| name | nautilus-competition-operator |
| description | Operator runbook for the nautilus-competition CLI. Use when:
(1) scaffolding a working directory via `compete init` (or laying it
out manually); (2) running `compete run <working-dir>` with
`--paper-duration-minutes`, `--rounds`, `--metrics-endpoint`, or
`--run-id`; (3) reading the output tree under
`<working-dir>/runs/<run_id>/` (eval/, paper/, leaderboard.md,
final_leaderboard.md); (4) triaging a team that hit
`max_train_iterations` and produced a `FAILED` marker / `FAILED.json`;
(5) deciding between simulated and live paper modes; (6) running the
hermetic demo at `examples/demo_competition/`.
|
| author | Claude Code |
| version | 1.3.0 |
| date | "2026-05-26T00:00:00.000Z" |
Operator runbook — compete
compete run <working-dir> orchestrates a folder of agent-controlled
teams. Per round, per team it calls the team's train(ctx), gates on a
positive-gain eval window (see Promotion Rules below for the exact
threshold and failure semantics), runs paper sequentially (simulated or
live), writes a leaderboard, and announces it back into each team's
workspace. Repeat for N rounds.
Working-directory layout
The operator hands compete run a single directory. It must look like:
<working-dir>/
├── config.yaml
├── data/catalog/ # ParquetDataCatalog (train/test/eval/paper bars)
├── teams/
│ ├── team_alice/
│ │ ├── CLAUDE.md # agent persona (free-form)

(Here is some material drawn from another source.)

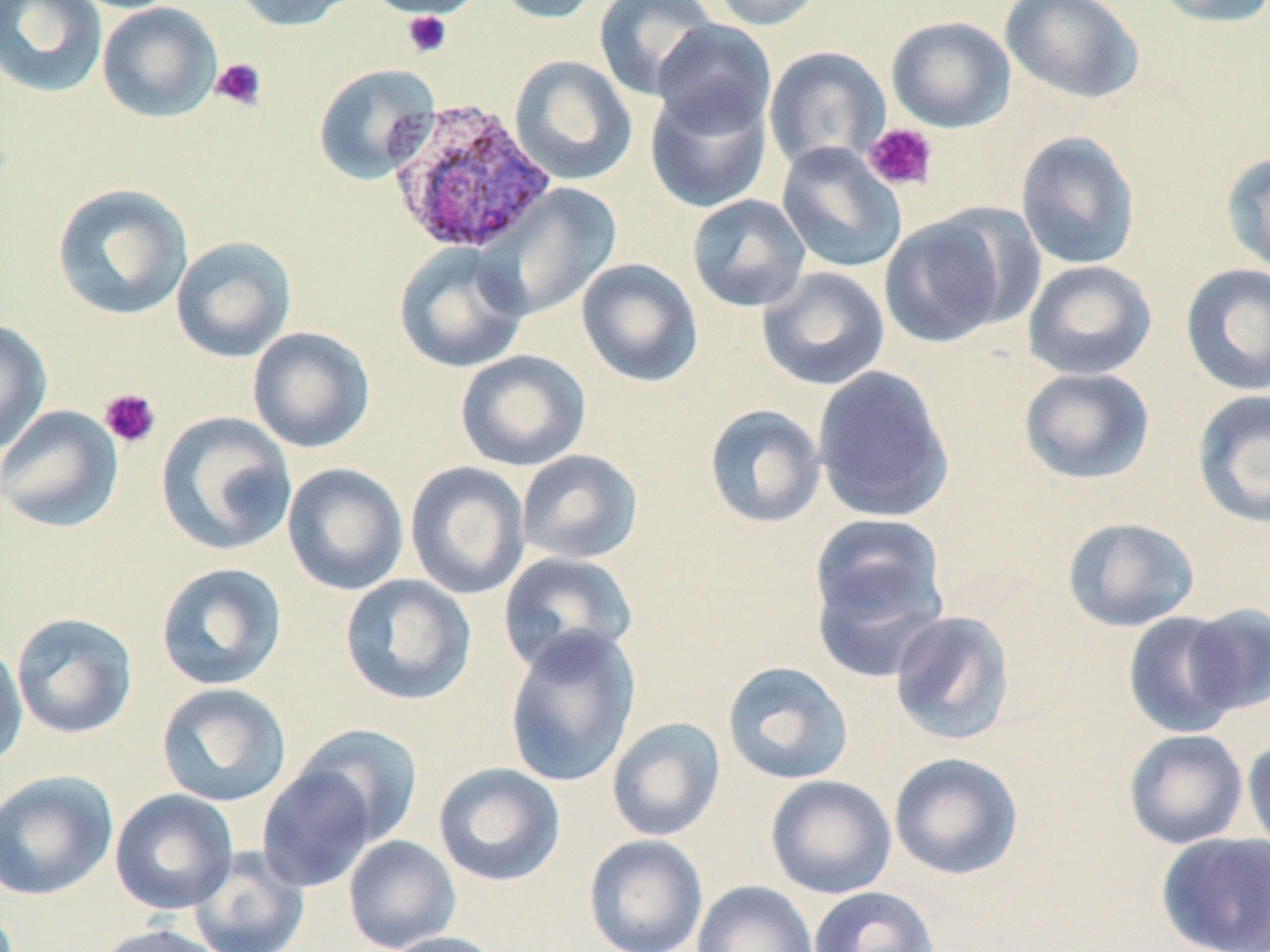
Summary:
  - Coordinate format: approximate bounding boxes as (x1, y1, x2, y2) in pixels
  - Uninfected red blood cell locations: (0, 0, 109, 99), (228, 0, 362, 32), (362, 0, 487, 19), (491, 0, 605, 24), (592, 0, 719, 101), (707, 0, 826, 31), (999, 0, 1145, 105), (1150, 0, 1270, 28), (96, 2, 222, 123), (886, 15, 1016, 133), (651, 19, 777, 139), (764, 46, 892, 173), (508, 54, 638, 186), (313, 63, 441, 185), (645, 86, 772, 213), (1015, 130, 1141, 270), (776, 142, 906, 274), (1220, 151, 1270, 277), (51, 182, 194, 321), (480, 183, 624, 320), (686, 194, 811, 313), (879, 212, 1014, 349), (170, 235, 297, 363), (393, 242, 530, 374), (576, 258, 703, 388), (1022, 259, 1156, 380), (1180, 263, 1270, 396), (756, 266, 890, 391), (0, 318, 52, 455), (246, 327, 376, 454), (455, 350, 592, 472), (812, 365, 955, 524), (1019, 367, 1155, 485), (1191, 388, 1270, 530), (703, 404, 826, 529), (0, 405, 123, 533), (156, 411, 297, 556), (516, 449, 643, 565), (405, 461, 531, 600), (281, 462, 409, 596), (808, 515, 950, 652), (1062, 516, 1201, 632), (497, 550, 639, 675), (155, 562, 288, 691), (339, 574, 477, 706), (1184, 603, 1270, 716), (889, 610, 1016, 746), (1123, 611, 1244, 738), (11, 612, 138, 740), (503, 626, 640, 789), (0, 636, 28, 773), (721, 661, 855, 785), (156, 683, 292, 807), (606, 716, 725, 842), (293, 723, 424, 845), (1123, 728, 1249, 849), (1242, 735, 1270, 859), (888, 752, 1024, 881), (432, 762, 566, 887), (257, 766, 378, 892), (0, 770, 118, 901), (765, 775, 897, 899), (109, 789, 239, 915), (1155, 832, 1270, 952), (342, 834, 461, 952), (583, 834, 709, 952), (188, 846, 310, 952), (692, 881, 819, 952), (808, 885, 939, 952), (95, 924, 225, 952), (381, 931, 508, 952)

│ │ ├── entry.py # def train(ctx) -> (type[Strategy], StrategyConfig)
│ │ └── incoming/ # harness drops round leaderboards here
│ └── team_bob/...
└── runs/<run_id>/ # created by compete; see "Output tree"
Scaffolding the layout
If the compete init subcommand is available in your install, use it:
compete init <working-dir> [--instrument BTCUSDT.BINANCE] [--teams team_alice,team_bob]
compete init creates config.yaml, an empty data/catalog/, and stub
teams/<name>/{CLAUDE.md,entry.py} files for every team. Drop seeded
catalog data into data/catalog/ and you're ready for compete run.
If compete init isn't available in your build (the subcommand may be
in flight), create the layout manually using the template below.
config.yaml shape
Full schema in nautilus_competition/config.py:
name: demo
windows:
- train: {start: "2024-01-01T00:00:00Z", end: "2024-02-01T00:00:00Z"}
test: {start: "2024-02-01T00:00:00Z", end: "2024-02-15T00:00:00Z"}
eval: {start: "2024-02-15T00:00:00Z", end: "2024-03-01T00:00:00Z"}
paper: {start: "2024-03-01T00:00:00Z", end: "2024-03-15T00:00:00Z"}
paper:
mode: simulated
duration_minutes: 4320
starting_pot_usdt: 1000.0
instrument:
symbol: "BTCUSDT.BINANCE"
bar_type: "BTCUSDT.BINANCE-5-MINUTE-LAST-EXTERNAL"
agent:
command: ["claude", "--print", "--output-format", "json"]
per_train_timeout_seconds: 600
max_train_iterations: 5
scoring:
weights:
sharpe: 0.4
total_return: 0.4
max_drawdown: 0.2
catalog:
path: data/catalog
The number of rounds is implicit in len(windows) (no separate rounds:
key). Within each round, the four windows must be ordered
train -> test -> eval -> paper with no overlap (back-to-back boundaries
are allowed).
compete run flags
compete run <working-dir> [--rounds N] [--paper-duration-minutes M]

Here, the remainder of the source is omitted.